◆ GIVEN INSTRUCTION ◆
Copy the entries verbatim, from the line containing "How far from the observer" through the line containing "29670 millimetres", inclusive.
------ RECORDS
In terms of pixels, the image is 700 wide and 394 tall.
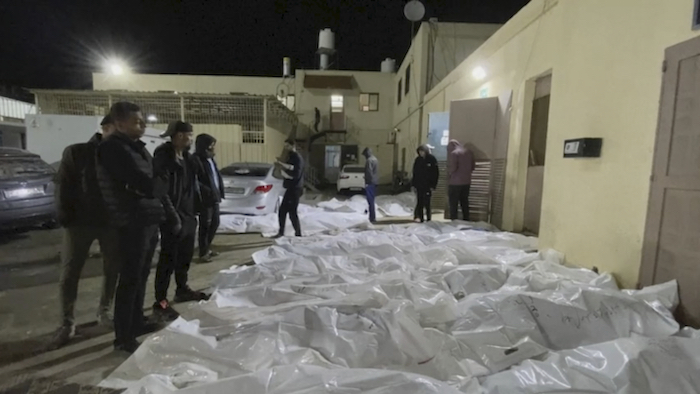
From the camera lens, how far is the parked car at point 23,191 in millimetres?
5824

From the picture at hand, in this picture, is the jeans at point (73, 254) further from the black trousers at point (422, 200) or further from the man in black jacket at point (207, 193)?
the black trousers at point (422, 200)

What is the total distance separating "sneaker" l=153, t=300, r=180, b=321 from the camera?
3.35m

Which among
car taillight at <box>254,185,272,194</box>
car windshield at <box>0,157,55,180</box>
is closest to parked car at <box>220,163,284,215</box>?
car taillight at <box>254,185,272,194</box>

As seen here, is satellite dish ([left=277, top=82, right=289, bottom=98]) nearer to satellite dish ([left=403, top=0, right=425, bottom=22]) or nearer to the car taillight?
satellite dish ([left=403, top=0, right=425, bottom=22])

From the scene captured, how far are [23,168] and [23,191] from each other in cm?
48

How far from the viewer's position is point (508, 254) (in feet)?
15.3

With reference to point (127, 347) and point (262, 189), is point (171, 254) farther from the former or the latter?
point (262, 189)

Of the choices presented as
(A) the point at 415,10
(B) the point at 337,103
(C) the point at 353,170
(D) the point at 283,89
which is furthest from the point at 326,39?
(C) the point at 353,170

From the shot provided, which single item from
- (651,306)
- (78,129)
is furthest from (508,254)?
(78,129)

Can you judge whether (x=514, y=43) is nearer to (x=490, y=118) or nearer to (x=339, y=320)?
(x=490, y=118)

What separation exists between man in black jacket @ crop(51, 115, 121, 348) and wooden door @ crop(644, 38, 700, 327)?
13.9 ft

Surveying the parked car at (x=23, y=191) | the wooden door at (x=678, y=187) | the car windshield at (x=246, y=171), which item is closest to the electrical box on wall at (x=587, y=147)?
the wooden door at (x=678, y=187)

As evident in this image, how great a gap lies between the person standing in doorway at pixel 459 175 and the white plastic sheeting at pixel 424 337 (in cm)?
343

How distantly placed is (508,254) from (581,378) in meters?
Result: 2.89
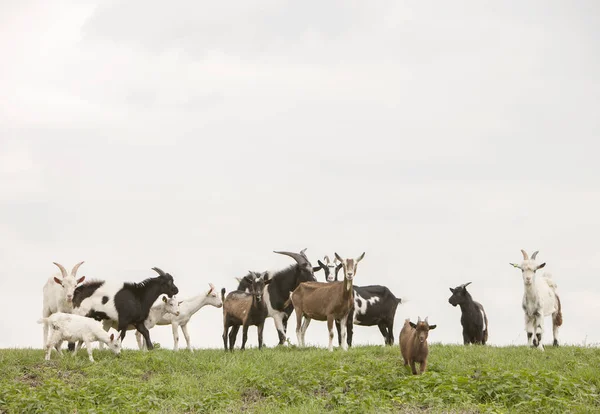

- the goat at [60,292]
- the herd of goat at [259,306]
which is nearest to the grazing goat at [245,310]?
the herd of goat at [259,306]

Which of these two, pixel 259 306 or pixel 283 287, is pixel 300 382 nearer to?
pixel 259 306

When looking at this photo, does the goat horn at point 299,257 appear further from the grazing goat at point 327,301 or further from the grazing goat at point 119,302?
the grazing goat at point 119,302

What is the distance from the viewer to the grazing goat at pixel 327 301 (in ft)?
66.3

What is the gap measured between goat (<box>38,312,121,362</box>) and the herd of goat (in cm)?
2

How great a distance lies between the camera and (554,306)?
22844 millimetres

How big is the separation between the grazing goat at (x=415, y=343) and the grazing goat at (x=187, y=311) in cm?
635

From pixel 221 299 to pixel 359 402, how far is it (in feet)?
27.6

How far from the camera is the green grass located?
14.9 metres

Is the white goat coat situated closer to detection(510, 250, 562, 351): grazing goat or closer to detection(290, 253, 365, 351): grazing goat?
detection(510, 250, 562, 351): grazing goat

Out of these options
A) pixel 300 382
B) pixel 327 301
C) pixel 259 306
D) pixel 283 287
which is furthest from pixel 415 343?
pixel 283 287

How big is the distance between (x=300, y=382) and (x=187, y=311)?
624 centimetres

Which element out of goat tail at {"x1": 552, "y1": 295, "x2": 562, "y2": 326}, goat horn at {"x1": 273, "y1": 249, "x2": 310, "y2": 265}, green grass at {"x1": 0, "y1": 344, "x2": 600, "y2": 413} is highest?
goat horn at {"x1": 273, "y1": 249, "x2": 310, "y2": 265}

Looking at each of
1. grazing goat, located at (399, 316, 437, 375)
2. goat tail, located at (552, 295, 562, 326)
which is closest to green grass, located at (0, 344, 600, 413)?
grazing goat, located at (399, 316, 437, 375)

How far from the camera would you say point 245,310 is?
22.2m
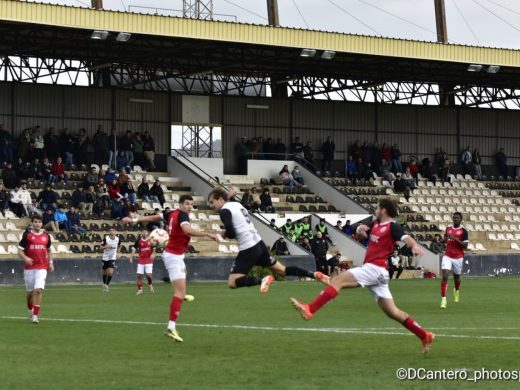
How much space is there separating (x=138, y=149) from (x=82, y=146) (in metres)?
3.16

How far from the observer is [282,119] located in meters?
61.5

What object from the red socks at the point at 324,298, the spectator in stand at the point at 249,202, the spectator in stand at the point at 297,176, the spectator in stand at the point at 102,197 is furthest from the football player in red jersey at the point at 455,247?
the spectator in stand at the point at 297,176

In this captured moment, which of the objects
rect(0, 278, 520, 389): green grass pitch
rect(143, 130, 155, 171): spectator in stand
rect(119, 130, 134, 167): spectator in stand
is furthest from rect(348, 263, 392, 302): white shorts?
rect(143, 130, 155, 171): spectator in stand

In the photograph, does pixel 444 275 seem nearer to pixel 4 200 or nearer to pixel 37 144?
pixel 4 200

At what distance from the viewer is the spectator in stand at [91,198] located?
1858 inches

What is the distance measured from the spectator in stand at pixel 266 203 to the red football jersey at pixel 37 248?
29670 millimetres

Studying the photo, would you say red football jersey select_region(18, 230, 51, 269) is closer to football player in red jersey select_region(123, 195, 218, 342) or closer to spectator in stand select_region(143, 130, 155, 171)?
football player in red jersey select_region(123, 195, 218, 342)

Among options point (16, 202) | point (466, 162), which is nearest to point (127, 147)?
point (16, 202)

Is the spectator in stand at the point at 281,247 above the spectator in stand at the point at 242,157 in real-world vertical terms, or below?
below

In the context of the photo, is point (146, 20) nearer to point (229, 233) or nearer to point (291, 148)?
point (291, 148)

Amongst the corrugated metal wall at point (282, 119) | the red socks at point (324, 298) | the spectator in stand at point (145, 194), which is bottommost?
the red socks at point (324, 298)

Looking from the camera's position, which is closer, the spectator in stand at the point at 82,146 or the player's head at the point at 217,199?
the player's head at the point at 217,199

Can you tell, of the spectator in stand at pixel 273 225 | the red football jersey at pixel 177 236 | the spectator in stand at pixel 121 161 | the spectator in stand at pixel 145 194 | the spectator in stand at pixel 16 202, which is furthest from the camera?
the spectator in stand at pixel 121 161

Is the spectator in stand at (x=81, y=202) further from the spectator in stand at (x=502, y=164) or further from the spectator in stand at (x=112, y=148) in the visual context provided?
the spectator in stand at (x=502, y=164)
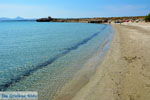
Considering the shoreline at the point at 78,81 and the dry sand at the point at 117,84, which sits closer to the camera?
the dry sand at the point at 117,84

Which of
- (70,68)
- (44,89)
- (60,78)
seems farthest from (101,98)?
(70,68)

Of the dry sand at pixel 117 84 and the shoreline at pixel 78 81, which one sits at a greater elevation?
the dry sand at pixel 117 84

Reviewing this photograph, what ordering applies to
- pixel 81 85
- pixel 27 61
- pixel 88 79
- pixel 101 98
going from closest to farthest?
1. pixel 101 98
2. pixel 81 85
3. pixel 88 79
4. pixel 27 61

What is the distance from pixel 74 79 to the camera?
9.83 metres

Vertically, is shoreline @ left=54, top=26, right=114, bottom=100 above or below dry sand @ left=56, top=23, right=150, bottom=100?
below

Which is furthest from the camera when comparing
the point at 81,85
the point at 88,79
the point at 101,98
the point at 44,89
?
the point at 88,79

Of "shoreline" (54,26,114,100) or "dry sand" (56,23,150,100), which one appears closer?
"dry sand" (56,23,150,100)

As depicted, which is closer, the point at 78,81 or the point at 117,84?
the point at 117,84

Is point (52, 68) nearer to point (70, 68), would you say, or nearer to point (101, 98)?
point (70, 68)

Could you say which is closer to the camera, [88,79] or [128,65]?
[88,79]

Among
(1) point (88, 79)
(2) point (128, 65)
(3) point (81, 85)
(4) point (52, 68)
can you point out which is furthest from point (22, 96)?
(2) point (128, 65)

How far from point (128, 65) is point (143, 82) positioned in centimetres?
325

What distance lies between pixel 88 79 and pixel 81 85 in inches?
38.0

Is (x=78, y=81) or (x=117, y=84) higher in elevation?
(x=117, y=84)
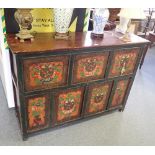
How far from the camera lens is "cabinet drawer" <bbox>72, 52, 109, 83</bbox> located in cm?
146

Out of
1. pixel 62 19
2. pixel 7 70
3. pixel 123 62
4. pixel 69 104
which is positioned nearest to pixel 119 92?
pixel 123 62

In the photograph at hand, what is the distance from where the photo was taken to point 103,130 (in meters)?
1.86

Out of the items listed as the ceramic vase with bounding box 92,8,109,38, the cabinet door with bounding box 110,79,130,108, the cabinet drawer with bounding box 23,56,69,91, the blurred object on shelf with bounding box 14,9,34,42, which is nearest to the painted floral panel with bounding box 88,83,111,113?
the cabinet door with bounding box 110,79,130,108

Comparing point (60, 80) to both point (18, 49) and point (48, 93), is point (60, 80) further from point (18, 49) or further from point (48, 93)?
point (18, 49)

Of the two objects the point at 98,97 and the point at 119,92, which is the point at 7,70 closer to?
the point at 98,97

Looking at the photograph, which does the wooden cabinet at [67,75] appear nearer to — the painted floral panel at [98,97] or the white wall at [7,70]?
the painted floral panel at [98,97]

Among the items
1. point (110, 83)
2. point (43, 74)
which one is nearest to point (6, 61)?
point (43, 74)

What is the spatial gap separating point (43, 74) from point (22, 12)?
19.2 inches

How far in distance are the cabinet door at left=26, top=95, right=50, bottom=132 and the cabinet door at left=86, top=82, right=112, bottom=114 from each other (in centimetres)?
44

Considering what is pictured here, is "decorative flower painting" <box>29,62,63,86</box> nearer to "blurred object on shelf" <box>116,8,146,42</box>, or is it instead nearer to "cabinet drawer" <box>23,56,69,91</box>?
"cabinet drawer" <box>23,56,69,91</box>

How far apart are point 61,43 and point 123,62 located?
0.66 meters

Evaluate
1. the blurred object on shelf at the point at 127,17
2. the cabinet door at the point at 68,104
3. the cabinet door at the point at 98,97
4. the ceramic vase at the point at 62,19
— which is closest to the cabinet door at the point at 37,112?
the cabinet door at the point at 68,104

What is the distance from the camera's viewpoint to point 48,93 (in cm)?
148

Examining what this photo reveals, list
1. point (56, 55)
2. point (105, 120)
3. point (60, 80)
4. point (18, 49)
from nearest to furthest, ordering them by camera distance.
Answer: point (18, 49), point (56, 55), point (60, 80), point (105, 120)
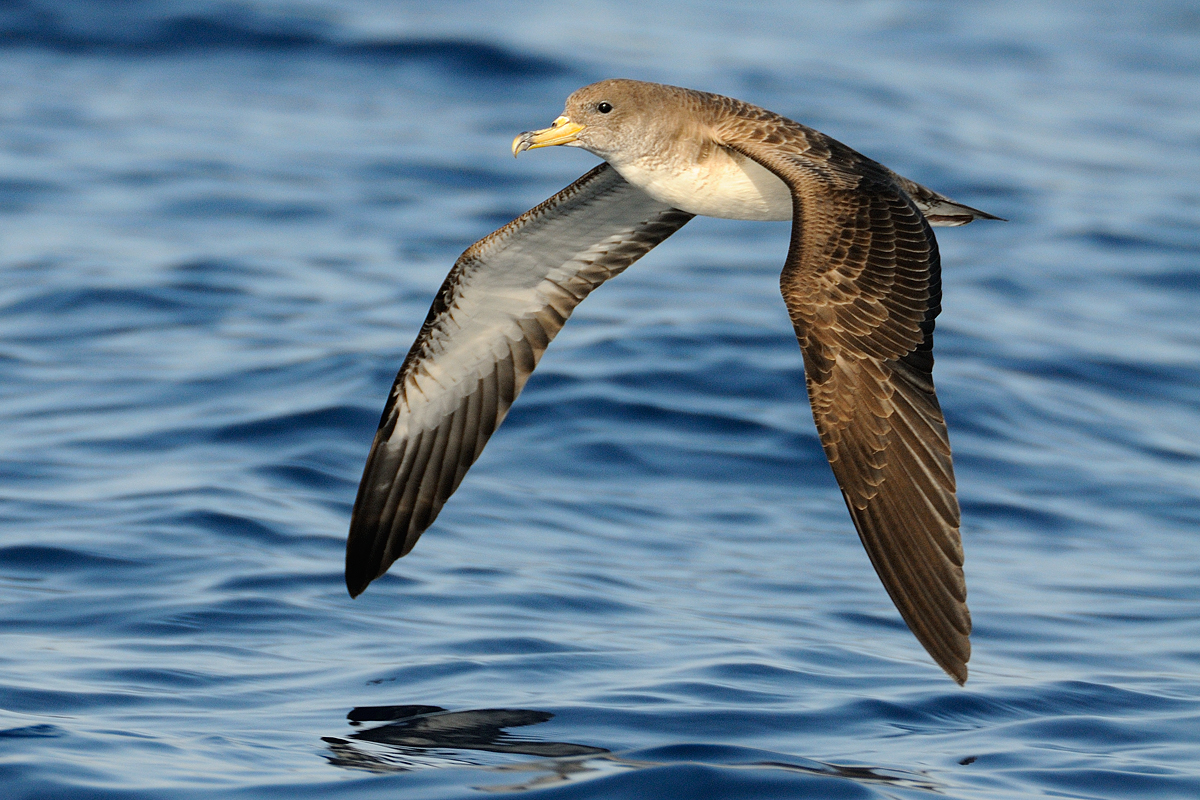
------------
◆ RESULT ◆
How far from the observer is [282,119] located in meters?
61.5

What object from the red socks at the point at 324,298, the spectator in stand at the point at 249,202, the spectator in stand at the point at 297,176, the spectator in stand at the point at 102,197 is furthest from the football player in red jersey at the point at 455,247?
the spectator in stand at the point at 297,176

In this captured moment, which of the objects
rect(0, 278, 520, 389): green grass pitch
rect(143, 130, 155, 171): spectator in stand
rect(119, 130, 134, 167): spectator in stand
is furthest from rect(348, 263, 392, 302): white shorts?
rect(143, 130, 155, 171): spectator in stand

In the photograph, does pixel 444 275 seem nearer to pixel 4 200 or nearer to pixel 37 144?
pixel 4 200

At what distance from the viewer is the spectator in stand at [91,198] located?
1858 inches

What is the distance measured from the spectator in stand at pixel 266 203 to the red football jersey at pixel 37 248?
29670 millimetres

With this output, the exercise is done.